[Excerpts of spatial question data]
[start]

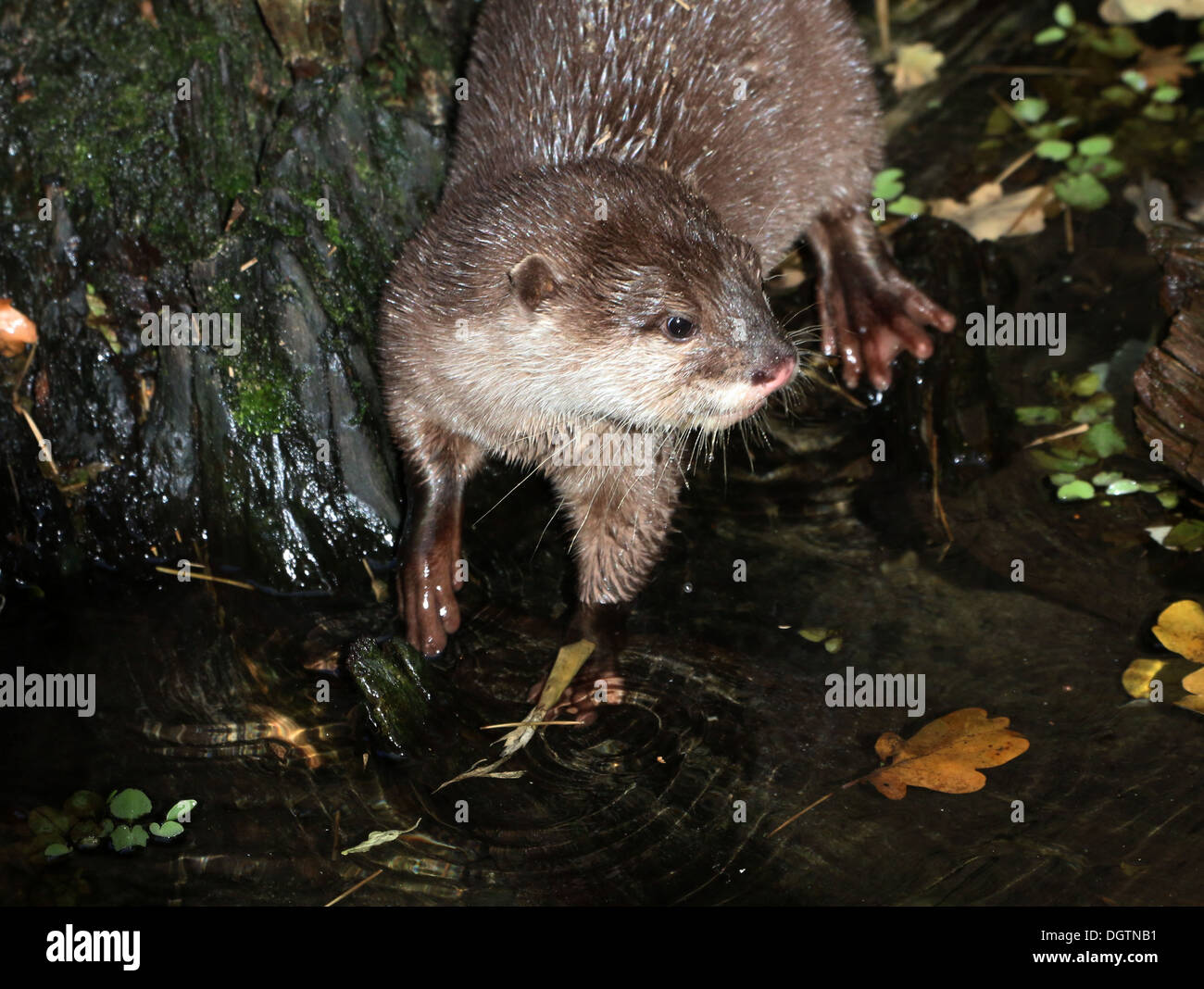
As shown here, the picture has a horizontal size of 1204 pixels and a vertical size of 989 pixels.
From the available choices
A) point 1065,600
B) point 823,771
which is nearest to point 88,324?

[end]
[start]

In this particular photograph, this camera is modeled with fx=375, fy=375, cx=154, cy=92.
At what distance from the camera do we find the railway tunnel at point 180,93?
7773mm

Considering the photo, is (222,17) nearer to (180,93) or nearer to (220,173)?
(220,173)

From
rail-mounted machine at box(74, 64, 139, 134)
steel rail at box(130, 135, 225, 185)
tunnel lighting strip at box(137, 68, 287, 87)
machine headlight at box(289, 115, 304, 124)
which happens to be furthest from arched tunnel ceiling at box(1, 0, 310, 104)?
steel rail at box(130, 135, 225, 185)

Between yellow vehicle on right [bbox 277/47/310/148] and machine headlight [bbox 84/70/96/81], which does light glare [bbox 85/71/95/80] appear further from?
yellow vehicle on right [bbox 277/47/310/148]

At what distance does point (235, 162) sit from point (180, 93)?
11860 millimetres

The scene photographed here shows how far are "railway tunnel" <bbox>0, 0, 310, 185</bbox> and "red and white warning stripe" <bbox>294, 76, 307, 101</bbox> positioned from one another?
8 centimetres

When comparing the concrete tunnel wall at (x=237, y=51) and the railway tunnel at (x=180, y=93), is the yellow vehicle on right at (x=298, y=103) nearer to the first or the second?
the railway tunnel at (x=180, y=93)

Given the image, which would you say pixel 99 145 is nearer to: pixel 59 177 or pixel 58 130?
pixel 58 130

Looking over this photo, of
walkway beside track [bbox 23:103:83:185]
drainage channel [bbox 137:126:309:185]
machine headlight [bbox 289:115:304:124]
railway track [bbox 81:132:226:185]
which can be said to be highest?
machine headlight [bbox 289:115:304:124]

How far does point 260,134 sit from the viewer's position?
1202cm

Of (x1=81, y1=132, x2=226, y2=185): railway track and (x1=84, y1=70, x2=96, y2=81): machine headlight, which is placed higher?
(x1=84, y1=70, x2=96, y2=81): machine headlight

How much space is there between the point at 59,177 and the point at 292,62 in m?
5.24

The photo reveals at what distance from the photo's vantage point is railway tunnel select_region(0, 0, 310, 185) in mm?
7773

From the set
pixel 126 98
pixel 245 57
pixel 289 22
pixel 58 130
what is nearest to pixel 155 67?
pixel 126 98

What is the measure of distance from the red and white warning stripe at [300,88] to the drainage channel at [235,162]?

[end]
[start]

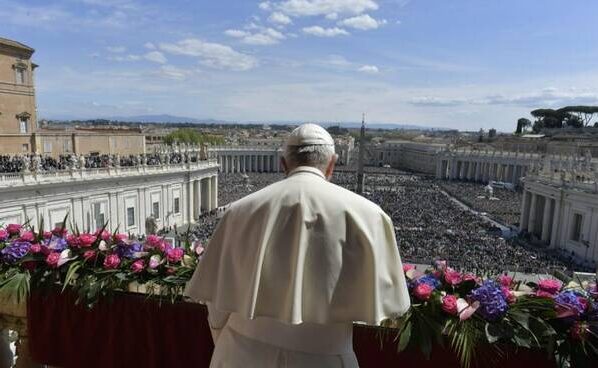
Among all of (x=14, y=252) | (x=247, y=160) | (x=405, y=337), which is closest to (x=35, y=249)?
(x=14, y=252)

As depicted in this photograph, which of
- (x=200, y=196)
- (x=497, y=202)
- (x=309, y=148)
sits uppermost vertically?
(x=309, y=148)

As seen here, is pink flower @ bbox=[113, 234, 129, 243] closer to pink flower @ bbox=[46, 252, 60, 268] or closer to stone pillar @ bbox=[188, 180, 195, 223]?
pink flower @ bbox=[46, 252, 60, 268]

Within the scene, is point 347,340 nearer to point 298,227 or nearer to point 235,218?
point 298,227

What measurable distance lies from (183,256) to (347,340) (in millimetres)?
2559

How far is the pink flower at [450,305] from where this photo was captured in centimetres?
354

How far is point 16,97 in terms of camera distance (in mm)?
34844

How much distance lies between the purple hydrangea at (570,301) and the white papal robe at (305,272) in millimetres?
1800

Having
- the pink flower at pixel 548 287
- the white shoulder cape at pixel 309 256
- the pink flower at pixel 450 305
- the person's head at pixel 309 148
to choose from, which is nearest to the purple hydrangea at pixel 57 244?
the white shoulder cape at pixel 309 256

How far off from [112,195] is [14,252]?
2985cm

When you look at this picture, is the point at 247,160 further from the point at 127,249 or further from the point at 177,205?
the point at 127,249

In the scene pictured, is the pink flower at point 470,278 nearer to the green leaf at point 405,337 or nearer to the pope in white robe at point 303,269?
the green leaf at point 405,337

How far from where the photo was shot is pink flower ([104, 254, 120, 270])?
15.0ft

[end]

● **SET PROBLEM**
Copy the lines of the records from the one containing "As shown here, the" through the one containing "which is nearest to point 88,324?", including both, and nothing else.

● **FINISHED TASK**
As shown here, the picture has a horizontal size of 1204 pixels and a vertical size of 989 pixels.
From the available choices
A) point 1065,600
B) point 823,771
which is nearest to point 88,324?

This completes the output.